• [EXTRACTED TEXT]
Gigabyte Technology (branded as GIGABYTE or sometimes GIGA-BYTE; formally GIGA-BYTE Technology Co., Ltd.) is a Taiwanese manufacturer and distributor of computer hardware.

Gigabyte's principal business is motherboards. It shipped 4.8 million motherboards in the first quarter of 2015, which allowed it to become the leading motherboard vendor. Gigabyte also manufactures custom graphics cards and laptop computers (including thin and light laptops under its Aero sub-brand). In 2010, Gigabyte was ranked 17th in "Taiwan's Top 20 Global Brands" by the Taiwan External Trade Development Council.

The company is publicly held and traded on the Taiwan Stock Exchange, stock ID number .

History

Gigabyte Technology was established in 1986 by Pei-Cheng Yeh.

One of Gigabyte's key advertised features on its motherboards is its "Ultra Durable" construction, advertised with "all solid capacitors". On 8 August 2006 Gigabyte announced a joint venture with Asus. Gigabyte developed the world's first software-controlled power supply in July 2007.

• [EXERCISES TO COMPLETE]
1 > Retype the part of the Gigabyte article that begins at the words "Gigabyte Technology (branded" and stops after "ID number .".
2 > Do these statements agree with the Gigabyte article? (a) Gigabyte was founded in 1986 by Pei-Cheng Yeh. (b) Gigabyte shipped 4.8 million motherboards in the first quarter of 2010. (c) In 2010, Gigabyte placed 7th in "Taiwan's Top 20 Global Brands." Answer yes or no for each, quoting the deciding words.
The lines after this have no connection to the Gigabyte article.

• [DATASET]
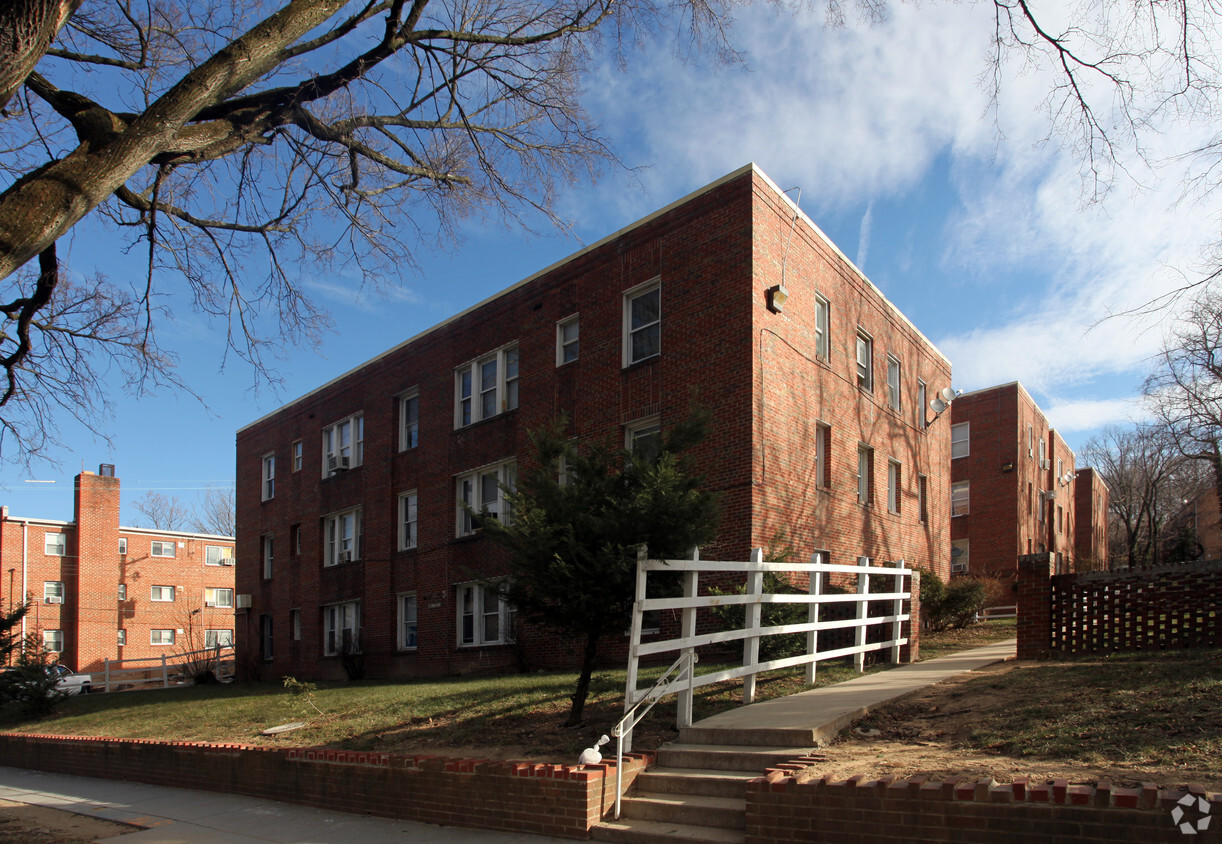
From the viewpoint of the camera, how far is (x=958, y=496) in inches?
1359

--

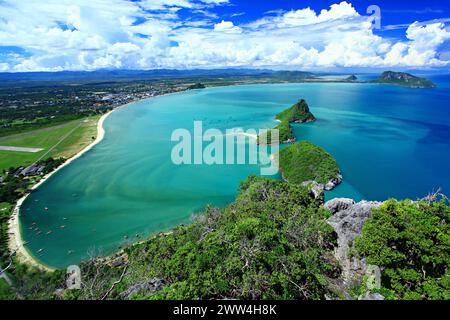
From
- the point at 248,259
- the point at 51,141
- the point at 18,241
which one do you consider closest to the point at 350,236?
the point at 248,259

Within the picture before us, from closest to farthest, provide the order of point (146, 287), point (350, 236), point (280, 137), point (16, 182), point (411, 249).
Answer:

...

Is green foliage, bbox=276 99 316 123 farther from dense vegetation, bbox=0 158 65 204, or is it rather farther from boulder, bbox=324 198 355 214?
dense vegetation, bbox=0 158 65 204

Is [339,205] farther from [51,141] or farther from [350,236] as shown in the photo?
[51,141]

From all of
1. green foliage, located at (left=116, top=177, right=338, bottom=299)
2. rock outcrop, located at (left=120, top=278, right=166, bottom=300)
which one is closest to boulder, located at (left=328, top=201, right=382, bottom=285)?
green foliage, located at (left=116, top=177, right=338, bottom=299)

• [WORKED ANSWERS]
1 >
Gigabyte Technology (branded as GIGABYTE or sometimes GIGA-BYTE; formally GIGA-BYTE Technology Co., Ltd.) is a Taiwanese manufacturer and distributor of computer hardware.

Gigabyte's principal business is motherboards. It shipped 4.8 million motherboards in the first quarter of 2015, which allowed it to become the leading motherboard vendor. Gigabyte also manufactures custom graphics cards and laptop computers (including thin and light laptops under its Aero sub-brand). In 2010, Gigabyte was ranked 17th in "Taiwan's Top 20 Global Brands" by the Taiwan External Trade Development Council.

The company is publicly held and traded on the Taiwan Stock Exchange, stock ID number .

2 >
(a) Yes: "Gigabyte Technology was established in 1986 by Pei-Cheng Yeh."
(b) No: "It shipped 4.8 million motherboards in the first quarter of 2015"
(c) No: "In 2010, Gigabyte was ranked 17th in "Taiwan's Top 20 Global Brands""